Nuestro amigo y compañero Sr. Joan Gamper, de la sección
de fútbol de la “Sociedad Los Deportes” y antiguo campeón suizo,
deseoso de poder organizar algunos partidos en Barcelona,
ruega a cuantos sientan aficiones por el referido deporte
se sirvan ponerse en relación con él,
dignándose al efecto pasar por esta redacción
los martes y los viernes por la noche de 9 a 11.

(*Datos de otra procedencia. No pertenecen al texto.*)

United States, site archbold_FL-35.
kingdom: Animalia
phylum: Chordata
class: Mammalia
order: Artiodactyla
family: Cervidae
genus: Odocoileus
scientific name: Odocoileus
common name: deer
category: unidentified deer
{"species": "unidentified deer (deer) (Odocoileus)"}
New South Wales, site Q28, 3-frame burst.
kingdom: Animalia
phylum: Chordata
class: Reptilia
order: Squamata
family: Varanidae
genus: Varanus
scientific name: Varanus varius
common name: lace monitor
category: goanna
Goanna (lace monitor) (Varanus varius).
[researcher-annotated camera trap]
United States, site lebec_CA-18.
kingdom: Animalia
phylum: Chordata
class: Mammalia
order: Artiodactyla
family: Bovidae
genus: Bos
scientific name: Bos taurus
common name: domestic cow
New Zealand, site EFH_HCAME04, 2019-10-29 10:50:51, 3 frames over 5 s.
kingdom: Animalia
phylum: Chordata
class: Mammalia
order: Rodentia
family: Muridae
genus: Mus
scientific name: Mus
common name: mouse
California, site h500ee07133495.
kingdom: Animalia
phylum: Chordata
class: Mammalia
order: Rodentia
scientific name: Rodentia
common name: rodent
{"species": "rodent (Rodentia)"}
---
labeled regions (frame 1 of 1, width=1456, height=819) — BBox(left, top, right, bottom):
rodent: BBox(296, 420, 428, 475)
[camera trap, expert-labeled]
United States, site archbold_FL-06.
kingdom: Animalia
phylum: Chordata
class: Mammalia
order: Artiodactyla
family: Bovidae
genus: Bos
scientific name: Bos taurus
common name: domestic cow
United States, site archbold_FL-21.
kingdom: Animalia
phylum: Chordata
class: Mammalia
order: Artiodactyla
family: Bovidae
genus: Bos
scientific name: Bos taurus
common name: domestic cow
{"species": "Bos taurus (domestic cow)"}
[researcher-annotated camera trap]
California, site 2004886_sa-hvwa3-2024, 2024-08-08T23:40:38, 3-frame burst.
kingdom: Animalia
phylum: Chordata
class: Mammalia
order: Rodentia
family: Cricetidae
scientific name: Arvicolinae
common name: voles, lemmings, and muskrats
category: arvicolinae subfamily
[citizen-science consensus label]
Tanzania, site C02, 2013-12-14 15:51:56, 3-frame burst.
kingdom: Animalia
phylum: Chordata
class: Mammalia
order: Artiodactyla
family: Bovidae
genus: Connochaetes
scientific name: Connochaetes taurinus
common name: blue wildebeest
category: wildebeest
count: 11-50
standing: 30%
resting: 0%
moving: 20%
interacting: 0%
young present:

            Joan Gamper se había quitado la vida. Y todos los “culés” llevaban el signo de los cainitas sin saberlo, y pasaban rápidamente de la mayor euforia a la indignación más sentida. Y Pepe había aprendido a sentirse culpable de las derrotas del Barça y a considerar las victorias de su club como un premio a una serie de buenas acciones que Pepe se esforzaba en realizar cada día. Pensaba que cada error suyo era un triunfo del azar y que cada gesto amable hacia la gente, era un triunfo suyo sobre el azar. Así obtenía el castigo o el premio que no podían ofrecerle el mundo y sus líos, que Pepe no podía entender ni controlar y de los que se sentía excluido.
Pepe ya estaba en el más profundo de los sueños: un niño de cabello rubio y mirada limpia le decía con voz firme y semblante afligido desde un jardín lleno de rosas de todos los colores, donde estaban otros dos niños: «¡en qué te has convertido, José!».